Moeen Ali, sport and politics

As well as writing this blog I sometimes comment on stories on the Daily Telegraph’s website. The debates can be “interesting” but I’ve never caused so much trouble as I did with my comments on the Moeen Ali affair. So I’m using this platform to explain my views on this issue.
For those who don’t know Moeen Ali is an english muslim cricketer who during the third Test between England and India came out to bat wearing wristbands saying “free Gaza” and “save Palestine”. The ECB who run english cricket said he’d done nothing wrong but the ICC the sport’s equivalent of FIFA banned him from wearing them. To my mind as a human being concerned about the death of children he had every right to comment on that issue. But the Telegraph’s readers slaughtered him coming out with that old chestnut “sport should be kept out of politics”.
There is one problem with this argument. Sport can’t be kept out of politics. The late great Nelson Mandela would confirm this. As did ex Pakistani cricketer Asif iqbal when he said “Sport is politicised the moment nation states take the decision to enter the sporting arena under their national banners” (Anyone but England, Mike Marquesee, page 250) Or Jennifer Doyle when she said “there is no such thing as an apoltical space” (The Sport Spectacle, Olympic Problem, August 2013). Sport is part of the real world. So is politics. They can’t avoid each other.
That raises the question: Why does the sporting establishment want to keep sport out of politics? What I am going to say now is just my theory. It might or might not be true.
I think – and most people would agree – that the sporting establishment can be racist, sexist homophobic, authoritarian and corrupt. Some governing bodies might be all of the above. As Margaret Talbot* says “sport remains one of the most conservative and inflexible areas of public life, lagging far behind other social structures”. Jean Williams has said “In England at least the topic of women’s sports should be more politicised” (A Game for Rough Girls? page 150). And Des Wilson ** asked “is sport accountable to no one? Why should it be unique in its ability to be so?”. Wilson has hit the nail on the head. The sporting establishment does not want to be accountable for its behaviour so by spreading the myth that sport and politics should be kept apart it prevents itself from suffering its worst nightmare. An independent regulator for sport as suggested by William Buckland in his book “Pommies” (pages 264-5) something that other industries face. Put simply the sporting establishment wants to do whatever it likes.

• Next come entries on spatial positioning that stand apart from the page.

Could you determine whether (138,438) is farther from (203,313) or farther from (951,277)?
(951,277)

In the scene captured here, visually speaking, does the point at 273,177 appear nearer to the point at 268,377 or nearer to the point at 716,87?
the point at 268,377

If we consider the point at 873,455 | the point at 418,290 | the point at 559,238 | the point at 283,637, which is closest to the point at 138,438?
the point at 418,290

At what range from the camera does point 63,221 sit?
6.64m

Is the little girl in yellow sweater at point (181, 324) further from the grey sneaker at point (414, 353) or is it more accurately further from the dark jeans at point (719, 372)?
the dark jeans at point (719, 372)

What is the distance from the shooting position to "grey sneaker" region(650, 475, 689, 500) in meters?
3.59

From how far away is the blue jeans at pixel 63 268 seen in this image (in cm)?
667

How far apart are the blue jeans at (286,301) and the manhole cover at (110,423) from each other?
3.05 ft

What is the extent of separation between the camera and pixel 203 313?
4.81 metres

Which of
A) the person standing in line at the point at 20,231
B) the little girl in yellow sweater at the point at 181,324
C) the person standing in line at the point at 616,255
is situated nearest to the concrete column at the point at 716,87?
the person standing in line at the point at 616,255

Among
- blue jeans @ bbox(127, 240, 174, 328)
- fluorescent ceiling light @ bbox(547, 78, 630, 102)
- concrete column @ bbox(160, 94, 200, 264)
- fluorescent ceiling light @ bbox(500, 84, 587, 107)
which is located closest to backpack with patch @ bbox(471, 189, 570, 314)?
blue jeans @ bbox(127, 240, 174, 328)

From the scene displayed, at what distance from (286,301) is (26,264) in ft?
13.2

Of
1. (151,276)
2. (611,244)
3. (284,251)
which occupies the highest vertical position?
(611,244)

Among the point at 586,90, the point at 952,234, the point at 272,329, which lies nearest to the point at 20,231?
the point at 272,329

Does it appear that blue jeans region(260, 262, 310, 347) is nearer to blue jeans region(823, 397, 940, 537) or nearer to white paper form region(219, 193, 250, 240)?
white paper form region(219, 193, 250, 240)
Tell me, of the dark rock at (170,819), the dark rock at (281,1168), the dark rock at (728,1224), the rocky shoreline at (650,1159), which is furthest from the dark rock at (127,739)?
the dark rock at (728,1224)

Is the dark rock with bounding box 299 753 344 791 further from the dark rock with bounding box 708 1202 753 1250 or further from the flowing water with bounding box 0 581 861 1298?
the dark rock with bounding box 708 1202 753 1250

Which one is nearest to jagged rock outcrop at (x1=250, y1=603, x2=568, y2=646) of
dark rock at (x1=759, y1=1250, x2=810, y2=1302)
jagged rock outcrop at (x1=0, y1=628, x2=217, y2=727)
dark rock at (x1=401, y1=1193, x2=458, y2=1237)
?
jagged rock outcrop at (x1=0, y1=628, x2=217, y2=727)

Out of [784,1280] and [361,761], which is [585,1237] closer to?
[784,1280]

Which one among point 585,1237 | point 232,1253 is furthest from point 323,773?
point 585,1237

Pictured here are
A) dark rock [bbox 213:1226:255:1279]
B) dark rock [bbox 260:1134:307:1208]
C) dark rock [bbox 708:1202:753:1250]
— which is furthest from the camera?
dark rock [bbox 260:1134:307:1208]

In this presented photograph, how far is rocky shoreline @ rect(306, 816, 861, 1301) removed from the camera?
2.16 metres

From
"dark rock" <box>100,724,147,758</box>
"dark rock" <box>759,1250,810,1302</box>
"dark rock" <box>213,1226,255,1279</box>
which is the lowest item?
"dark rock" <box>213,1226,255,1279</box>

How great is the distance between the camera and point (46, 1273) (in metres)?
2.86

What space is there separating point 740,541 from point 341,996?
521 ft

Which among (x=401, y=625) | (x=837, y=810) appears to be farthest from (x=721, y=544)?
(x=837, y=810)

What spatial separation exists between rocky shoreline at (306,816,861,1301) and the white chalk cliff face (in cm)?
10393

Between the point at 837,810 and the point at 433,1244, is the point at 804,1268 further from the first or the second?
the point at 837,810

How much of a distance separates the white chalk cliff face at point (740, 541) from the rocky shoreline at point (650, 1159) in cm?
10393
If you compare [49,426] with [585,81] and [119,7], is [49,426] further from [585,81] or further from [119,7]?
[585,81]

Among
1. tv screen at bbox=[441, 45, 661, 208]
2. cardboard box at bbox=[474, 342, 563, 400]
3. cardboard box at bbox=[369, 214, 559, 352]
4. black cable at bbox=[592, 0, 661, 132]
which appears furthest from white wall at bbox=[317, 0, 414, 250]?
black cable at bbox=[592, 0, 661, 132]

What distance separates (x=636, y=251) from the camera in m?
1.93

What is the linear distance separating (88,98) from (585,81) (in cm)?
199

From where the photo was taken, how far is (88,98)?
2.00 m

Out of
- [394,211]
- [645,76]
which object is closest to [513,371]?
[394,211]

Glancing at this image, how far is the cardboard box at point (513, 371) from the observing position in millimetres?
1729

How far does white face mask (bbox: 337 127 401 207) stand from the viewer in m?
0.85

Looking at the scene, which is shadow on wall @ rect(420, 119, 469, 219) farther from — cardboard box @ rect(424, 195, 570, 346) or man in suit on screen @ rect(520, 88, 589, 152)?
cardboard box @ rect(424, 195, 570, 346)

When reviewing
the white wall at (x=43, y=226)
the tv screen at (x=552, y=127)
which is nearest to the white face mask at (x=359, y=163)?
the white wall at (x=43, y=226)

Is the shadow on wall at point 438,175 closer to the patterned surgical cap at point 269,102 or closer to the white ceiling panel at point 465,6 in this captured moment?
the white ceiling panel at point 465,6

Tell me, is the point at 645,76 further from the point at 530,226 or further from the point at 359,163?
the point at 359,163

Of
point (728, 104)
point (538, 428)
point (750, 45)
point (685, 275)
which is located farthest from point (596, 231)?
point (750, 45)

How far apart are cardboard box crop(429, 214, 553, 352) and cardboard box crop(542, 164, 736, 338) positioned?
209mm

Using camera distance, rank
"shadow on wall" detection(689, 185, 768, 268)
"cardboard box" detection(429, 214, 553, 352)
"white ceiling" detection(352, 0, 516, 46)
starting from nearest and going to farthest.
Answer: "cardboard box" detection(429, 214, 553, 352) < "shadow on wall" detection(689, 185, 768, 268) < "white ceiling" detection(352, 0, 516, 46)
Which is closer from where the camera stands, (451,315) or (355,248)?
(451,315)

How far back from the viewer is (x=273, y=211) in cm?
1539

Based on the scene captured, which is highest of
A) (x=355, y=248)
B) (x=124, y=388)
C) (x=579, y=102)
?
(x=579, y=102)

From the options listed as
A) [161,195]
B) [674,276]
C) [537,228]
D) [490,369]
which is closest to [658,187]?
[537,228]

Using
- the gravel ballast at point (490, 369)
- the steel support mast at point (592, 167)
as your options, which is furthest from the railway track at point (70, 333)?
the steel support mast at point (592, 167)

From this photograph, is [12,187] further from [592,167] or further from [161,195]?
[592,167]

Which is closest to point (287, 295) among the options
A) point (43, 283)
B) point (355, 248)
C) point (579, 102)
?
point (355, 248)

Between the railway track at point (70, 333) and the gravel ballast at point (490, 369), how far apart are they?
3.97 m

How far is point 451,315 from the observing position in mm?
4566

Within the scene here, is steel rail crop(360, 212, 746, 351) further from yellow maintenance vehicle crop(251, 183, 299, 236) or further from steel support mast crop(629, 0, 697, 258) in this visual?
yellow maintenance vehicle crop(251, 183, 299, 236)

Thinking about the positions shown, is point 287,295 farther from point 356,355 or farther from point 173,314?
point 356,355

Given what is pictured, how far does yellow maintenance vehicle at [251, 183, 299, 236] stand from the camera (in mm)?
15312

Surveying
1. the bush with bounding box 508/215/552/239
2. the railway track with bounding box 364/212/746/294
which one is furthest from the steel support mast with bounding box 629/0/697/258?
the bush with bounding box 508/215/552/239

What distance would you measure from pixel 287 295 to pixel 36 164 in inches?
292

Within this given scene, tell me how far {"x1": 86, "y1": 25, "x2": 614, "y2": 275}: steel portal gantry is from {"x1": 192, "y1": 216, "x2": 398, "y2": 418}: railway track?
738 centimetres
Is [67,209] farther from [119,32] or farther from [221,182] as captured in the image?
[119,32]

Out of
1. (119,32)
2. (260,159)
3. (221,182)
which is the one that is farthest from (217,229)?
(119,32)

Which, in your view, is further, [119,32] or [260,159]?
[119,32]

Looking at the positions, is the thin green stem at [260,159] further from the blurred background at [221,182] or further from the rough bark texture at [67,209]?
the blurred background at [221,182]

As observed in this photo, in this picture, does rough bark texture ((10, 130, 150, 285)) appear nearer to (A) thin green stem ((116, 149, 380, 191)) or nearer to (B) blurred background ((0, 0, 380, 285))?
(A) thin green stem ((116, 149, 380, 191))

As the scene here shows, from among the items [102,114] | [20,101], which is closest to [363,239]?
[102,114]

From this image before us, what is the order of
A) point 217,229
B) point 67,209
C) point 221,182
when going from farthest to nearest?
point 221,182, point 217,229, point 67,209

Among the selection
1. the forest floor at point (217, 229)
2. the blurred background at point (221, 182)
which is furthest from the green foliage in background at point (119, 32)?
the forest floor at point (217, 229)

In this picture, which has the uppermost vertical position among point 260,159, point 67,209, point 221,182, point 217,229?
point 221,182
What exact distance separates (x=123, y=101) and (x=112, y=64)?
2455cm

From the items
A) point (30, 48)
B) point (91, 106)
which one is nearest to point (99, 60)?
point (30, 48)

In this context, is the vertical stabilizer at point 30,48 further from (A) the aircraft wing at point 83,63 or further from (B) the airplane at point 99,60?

There is one irony though. By choosing dictatorships to host sporting events – from the 1934 World Cup to this years’ Winter Olympics – the sporting establishment causessport to be politicised as dictators from Mussolini to Putin use sports events as their “political plaything”. The sporting establishment in my opinion likes dictatorships – no pesky free press or protesters to worry about – so much so they don’t even realise they are bringing politics into their own events – the one thing they say they don’t want to do.
As for Moeen Ali yesterday he took six wickets to help win the Test match for England while being cheered by the crowd. That suggests either the public forgave him for his protest – or that they thought he had done nothing wrong in the first place. Either way the bigots of the “Torygraph” and the ICC are out of touch with the British public. Not for the first time…
*She was speaking at a European Women and Sport conference in 2000, but what she said could still apply today.
** Des Wilson is an interesting man. A New Zealander who came to Britain in 1960, among other things he founded the housing charity Shelter, stood as a Liberal candidate in Hove in 1973 and February 1974 and was the campaign manager of the Lib Dems in 1992. He was also a director of BAA plc and has written books on poker. He took a job at the ECB in 2003 but resigned a year later when he made the quote I used above. Described as an “anti-establishment radical” it will surprise no one that he is not now a Lib Dem and has been scathing about Nick Clegg (although he left the Lib Dems long before 2010). What does surprise me is that he took a job with the conservative and establishment ECB in the first place and it was no surprise to me he didn’t last long.